Post #1 of 20 (477 views)
Permalink
[issue6594] json C serializer performance tied to structure depth on some systems

Valentin Kuznetsov <vkuznet [at] gmail> added the comment:

Hi,
I just found this bug and would like to add my experience with
performance of large JSON docs. I have a few JSON docs about 180MB in
size which I read from data-services. I use python2.6, run on Linux, 64-
bit node w/ 16GB of RAM and 8 core CPU, Intel Xeon 2.33GHz each. I used
both json and cjson modules to parse my documents. My observation that
the amount of RAM used to parse such docs is about 2GB, which is a way
too much. The total time spent about 30 seconds (using cjson). The
content of my docs are very mixed, lists, strings, other dicts. I can
provide them if it will be required, but it's 200MB :)

For comparison, I got the same data in XML and using
cElementTree.iterparse I stay w/ 300MB RAM usage per doc, which is
really reasonable to me.

I can provide some benchmarks and perform such tests if it will be
required.

----------
nosy: +vkuznet

_______________________________________
Python tracker <report [at] bugs>
<http://bugs.python.org/issue6594>
_______________________________________
_______________________________________________
Python-bugs-list mailing list
Unsubscribe: http://mail.python.org/mailman/options/python-bugs-list/list-python-bugs%40lists.gossamer-threads.com


report at bugs

Nov 19, 2009, 6:35 PM

Post #2 of 20 (443 views)
Permalink
[issue6594] json C serializer performance tied to structure depth on some systems [In reply to]

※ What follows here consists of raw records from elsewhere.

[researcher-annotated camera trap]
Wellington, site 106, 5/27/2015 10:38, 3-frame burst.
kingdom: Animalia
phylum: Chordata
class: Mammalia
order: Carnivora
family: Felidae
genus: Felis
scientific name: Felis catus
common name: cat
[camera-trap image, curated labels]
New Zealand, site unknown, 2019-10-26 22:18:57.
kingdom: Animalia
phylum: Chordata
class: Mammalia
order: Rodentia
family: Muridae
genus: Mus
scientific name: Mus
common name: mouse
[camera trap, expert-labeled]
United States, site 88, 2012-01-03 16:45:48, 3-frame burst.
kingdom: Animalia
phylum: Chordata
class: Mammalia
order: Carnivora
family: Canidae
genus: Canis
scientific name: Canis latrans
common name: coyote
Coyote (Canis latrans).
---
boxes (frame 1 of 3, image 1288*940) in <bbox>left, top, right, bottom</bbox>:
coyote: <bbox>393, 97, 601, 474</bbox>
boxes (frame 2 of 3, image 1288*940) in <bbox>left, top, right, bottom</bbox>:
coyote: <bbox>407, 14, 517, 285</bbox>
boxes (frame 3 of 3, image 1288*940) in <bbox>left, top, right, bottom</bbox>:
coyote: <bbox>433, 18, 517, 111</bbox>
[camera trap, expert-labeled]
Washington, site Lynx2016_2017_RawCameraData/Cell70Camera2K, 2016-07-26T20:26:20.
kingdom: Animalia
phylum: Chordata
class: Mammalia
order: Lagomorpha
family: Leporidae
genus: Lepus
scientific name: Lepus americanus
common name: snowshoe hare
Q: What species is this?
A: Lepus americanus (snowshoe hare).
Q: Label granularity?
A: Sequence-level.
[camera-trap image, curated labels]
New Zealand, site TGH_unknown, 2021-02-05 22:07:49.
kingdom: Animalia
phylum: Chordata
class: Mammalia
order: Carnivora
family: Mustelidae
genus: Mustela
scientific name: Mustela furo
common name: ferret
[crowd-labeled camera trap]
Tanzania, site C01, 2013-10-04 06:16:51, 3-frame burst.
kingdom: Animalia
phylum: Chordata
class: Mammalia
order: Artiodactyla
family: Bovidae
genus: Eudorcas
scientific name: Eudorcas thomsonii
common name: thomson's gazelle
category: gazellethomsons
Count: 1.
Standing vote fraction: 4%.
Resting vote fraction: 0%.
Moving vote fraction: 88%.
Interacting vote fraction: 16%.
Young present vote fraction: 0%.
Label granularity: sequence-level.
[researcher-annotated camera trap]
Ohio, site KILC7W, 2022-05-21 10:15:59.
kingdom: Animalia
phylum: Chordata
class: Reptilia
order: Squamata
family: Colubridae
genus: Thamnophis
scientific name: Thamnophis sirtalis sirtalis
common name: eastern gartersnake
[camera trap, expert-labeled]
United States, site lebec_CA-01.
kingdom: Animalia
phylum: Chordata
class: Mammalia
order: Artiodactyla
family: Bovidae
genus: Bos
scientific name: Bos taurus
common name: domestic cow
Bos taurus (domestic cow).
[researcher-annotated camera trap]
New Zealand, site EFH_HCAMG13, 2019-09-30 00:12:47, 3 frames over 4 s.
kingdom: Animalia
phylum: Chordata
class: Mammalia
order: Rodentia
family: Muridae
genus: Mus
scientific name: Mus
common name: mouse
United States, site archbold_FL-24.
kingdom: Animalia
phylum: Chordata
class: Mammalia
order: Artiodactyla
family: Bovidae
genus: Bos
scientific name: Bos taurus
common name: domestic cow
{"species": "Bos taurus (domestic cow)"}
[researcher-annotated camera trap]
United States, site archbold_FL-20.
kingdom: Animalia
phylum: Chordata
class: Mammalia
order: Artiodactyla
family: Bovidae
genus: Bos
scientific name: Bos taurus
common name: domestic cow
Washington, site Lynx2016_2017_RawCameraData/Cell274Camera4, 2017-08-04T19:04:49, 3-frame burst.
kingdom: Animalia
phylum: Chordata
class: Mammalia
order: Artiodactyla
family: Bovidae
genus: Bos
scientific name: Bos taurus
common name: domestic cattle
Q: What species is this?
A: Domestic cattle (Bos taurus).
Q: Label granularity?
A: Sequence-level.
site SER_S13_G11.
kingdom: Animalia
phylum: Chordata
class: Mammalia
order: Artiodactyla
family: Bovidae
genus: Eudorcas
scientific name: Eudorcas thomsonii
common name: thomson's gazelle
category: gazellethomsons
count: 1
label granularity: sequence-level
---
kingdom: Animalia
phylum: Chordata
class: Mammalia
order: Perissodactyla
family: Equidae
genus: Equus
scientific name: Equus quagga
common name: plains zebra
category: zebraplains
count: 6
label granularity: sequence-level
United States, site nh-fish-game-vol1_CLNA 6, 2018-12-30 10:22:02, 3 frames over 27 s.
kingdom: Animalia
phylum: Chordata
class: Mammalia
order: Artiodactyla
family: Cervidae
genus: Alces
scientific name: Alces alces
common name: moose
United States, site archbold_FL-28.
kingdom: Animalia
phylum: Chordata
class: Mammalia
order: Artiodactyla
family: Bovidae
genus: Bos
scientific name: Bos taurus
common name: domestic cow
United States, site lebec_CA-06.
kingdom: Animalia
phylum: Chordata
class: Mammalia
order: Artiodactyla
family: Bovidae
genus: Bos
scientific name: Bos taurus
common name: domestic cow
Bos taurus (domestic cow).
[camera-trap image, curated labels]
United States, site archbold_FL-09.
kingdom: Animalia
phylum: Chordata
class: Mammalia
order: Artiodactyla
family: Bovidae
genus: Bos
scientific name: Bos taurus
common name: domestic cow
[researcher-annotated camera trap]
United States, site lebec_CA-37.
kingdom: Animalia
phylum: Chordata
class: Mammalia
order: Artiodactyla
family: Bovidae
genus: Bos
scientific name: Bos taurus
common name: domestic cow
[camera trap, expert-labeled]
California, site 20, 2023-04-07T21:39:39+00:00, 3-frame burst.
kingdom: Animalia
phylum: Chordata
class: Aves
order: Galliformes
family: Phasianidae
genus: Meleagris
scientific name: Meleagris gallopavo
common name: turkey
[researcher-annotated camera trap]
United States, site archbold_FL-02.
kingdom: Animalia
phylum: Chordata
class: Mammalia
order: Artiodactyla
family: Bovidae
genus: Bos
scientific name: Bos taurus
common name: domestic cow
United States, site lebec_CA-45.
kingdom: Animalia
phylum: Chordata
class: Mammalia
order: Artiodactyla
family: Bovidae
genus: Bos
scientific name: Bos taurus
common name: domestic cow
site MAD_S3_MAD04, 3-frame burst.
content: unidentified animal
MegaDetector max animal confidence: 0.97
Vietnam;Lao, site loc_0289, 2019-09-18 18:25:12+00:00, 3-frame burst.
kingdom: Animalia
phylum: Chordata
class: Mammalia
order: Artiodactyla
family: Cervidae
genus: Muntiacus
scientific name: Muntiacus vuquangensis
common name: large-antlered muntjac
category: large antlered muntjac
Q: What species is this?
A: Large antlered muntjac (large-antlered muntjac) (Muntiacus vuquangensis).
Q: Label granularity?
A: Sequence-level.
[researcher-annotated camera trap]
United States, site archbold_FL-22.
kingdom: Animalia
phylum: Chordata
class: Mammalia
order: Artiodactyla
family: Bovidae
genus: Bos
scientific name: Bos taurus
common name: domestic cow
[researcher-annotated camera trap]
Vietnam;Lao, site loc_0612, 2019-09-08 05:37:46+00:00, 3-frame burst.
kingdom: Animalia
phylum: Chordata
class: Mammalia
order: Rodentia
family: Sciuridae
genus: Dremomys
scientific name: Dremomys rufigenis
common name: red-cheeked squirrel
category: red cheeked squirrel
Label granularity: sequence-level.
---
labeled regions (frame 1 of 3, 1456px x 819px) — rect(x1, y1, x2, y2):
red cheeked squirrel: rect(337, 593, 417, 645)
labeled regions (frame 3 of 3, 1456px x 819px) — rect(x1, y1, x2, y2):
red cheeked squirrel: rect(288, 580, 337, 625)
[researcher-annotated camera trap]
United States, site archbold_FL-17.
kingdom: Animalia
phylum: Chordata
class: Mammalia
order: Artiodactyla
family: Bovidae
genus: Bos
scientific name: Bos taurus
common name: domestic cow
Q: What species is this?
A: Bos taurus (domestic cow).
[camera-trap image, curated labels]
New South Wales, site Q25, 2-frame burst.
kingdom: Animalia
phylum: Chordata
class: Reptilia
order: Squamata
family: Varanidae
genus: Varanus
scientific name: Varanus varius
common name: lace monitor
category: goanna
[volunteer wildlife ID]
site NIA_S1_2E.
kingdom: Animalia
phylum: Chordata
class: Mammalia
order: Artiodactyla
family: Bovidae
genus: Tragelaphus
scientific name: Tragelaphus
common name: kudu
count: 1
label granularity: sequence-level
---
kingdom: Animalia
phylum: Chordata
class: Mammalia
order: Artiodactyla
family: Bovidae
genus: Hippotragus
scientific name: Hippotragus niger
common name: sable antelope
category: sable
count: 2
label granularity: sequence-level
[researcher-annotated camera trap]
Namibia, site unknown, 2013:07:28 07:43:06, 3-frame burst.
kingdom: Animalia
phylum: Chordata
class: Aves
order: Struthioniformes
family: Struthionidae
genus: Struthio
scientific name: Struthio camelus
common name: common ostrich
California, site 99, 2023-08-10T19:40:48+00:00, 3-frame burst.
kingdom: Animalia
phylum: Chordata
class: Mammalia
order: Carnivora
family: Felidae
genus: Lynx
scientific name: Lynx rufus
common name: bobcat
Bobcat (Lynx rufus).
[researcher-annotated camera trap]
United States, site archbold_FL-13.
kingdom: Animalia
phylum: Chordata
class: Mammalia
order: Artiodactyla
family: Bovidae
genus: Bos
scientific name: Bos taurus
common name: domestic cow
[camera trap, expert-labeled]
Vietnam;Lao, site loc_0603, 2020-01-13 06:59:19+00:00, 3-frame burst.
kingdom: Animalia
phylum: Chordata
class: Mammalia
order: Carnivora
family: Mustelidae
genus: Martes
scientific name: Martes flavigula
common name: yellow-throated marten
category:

Bob Ippolito <bob [at] redivi> added the comment:

Did you try the trunk of simplejson? It doesn't work quite the same way as
the current json module in Python 2.6+.

Without the data or a tool to produce data that causes the problem, there
isn't much I can do to help.

----------

_______________________________________
Python tracker <report [at] bugs>
<http://bugs.python.org/issue6594>
_______________________________________
_______________________________________________
Python-bugs-list mailing list
Unsubscribe: http://mail.python.org/mailman/options/python-bugs-list/list-python-bugs%40lists.gossamer-threads.com


report at bugs

Dec 2, 2009, 10:47 AM

Post #3 of 20 (388 views)
Permalink
[issue6594] json C serializer performance tied to structure depth on some systems [In reply to]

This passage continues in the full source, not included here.